Asset Sale or Stock Sale?
What is an Asset Sale?
The majority of small owner operated businesses change hands via an asset sale. An “asset sale” refers to the acquisition of individual assets and liabilities. The seller is required to transfer their individual net assets at their fair market values in an asset deal. The most common arrangement is for the buyer to purchase the furniture, fixtures, and equipment (FF&E), inventory if the business carries any, and goodwill. The buyers receive a step-up on a tax basis to fair market which allows them to depreciate or amortize the acquired assets each year. The seller will settle all liabilities at the closing table so buyer purchases the business free of liens and encumbrances.
What is a Stock Sale?
Through a stock sale, the buyer purchases the selling shareholders’ stock directly thereby obtaining ownership in the seller’s legal entity. With stock sales, buyers lose the ability to gain a stepped up basis in the assets and thus do not get to re-depreciate certain assets. Sellers often favor stock sales because all the proceeds are taxed at a lower capital gains rate, and in C-corporations the corporate level taxes are bypassed.
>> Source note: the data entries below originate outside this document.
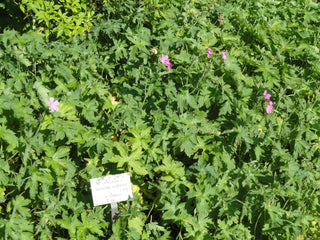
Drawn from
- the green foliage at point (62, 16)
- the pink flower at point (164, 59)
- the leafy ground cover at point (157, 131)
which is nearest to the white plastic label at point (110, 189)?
the leafy ground cover at point (157, 131)

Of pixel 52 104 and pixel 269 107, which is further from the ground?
pixel 52 104

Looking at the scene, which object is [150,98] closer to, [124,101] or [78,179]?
[124,101]

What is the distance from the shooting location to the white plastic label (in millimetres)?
2682

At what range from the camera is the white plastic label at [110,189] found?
2.68 m

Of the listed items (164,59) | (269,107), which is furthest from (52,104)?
(269,107)

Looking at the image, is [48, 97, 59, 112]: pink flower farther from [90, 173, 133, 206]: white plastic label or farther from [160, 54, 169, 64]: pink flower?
[160, 54, 169, 64]: pink flower

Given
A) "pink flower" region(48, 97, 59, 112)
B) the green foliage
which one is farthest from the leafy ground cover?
the green foliage

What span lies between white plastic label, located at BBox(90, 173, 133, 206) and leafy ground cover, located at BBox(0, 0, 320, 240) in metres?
0.11

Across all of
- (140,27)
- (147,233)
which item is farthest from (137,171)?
(140,27)

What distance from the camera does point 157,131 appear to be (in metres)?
3.22

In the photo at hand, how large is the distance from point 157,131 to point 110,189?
0.73 meters

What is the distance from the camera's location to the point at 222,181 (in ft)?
9.88

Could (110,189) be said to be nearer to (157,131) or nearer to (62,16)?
(157,131)

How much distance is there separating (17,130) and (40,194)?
59 cm
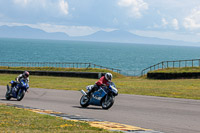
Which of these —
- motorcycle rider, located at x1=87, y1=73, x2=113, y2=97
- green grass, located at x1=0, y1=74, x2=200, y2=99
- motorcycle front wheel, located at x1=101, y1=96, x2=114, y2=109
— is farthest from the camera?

Likewise, sellers are sometimes less responsible for future liabilities, such as product liability claims, contract claims, employee lawsuits, pensions, and benefit plans. However, the purchase agreement in a transaction can shift responsibilities back to a seller. It is important to note that all partner buyouts are valued as stock sales.
The deal structure of any transaction can have a major impact on the future for both the buyer and seller. Many other factors, such as the company’s structure and the industry, can also influence the decision. It is important for a business owner to consult with their business intermediaries, legal counsels, and accounting professionals early in the process to fully understand the issues with each transaction type and reach a decision that will be most advantageous for the business owner.